French linguist (born 1951)

Pierre Pica (born 5 January 1951) is a research associate (Chargé de Recherche) at the National Center for Scientific Research in Paris. Associated Professor with the Brain Institute of the Federal University of Rio Grande do Norte, he is a specialist in theoretical linguistics and more specifically of comparative syntax.

==Research career==
Dr. Pica has concentrated his research on the notion of parameters in linguistic. He has also shown that the respective properties of reflexive pronouns could be derived from their morphological properties. He is currently studying the distinction between the internal and external aspects of the Faculty of language and is also working on a fine grained distinction between competence and linguistic performance.
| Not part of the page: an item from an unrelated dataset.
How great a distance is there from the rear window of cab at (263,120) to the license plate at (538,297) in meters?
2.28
Over the last twenty years, Pica has risen to prominence as a result of his work on Binding Theory and evidentiality. More recently he has been working on Mundurucu (an indigenous language spoken in Para (Brazil). He is currently collaborating with Stanislas Dehaene and Elizabeth Spelke in a study of numerical expressions and enumeration in Mundurucu. This research stresses the importance of these data for the study of the interaction of the Language Faculty and restricted set of pre-verbal 'core knowledge'. This research which stresses the importance of the notion of culture gap, as defined by Kenneth Hale (1975)'s seminal work, stands in opposition to the hypothesis related to relativism as derived from Sapir and Whorf in that it tends to demonstrate that knowledge, even culture, can in part be reduced to a small set of universal principles and intuitions. The research has given rise to a series of publications in Science magazine.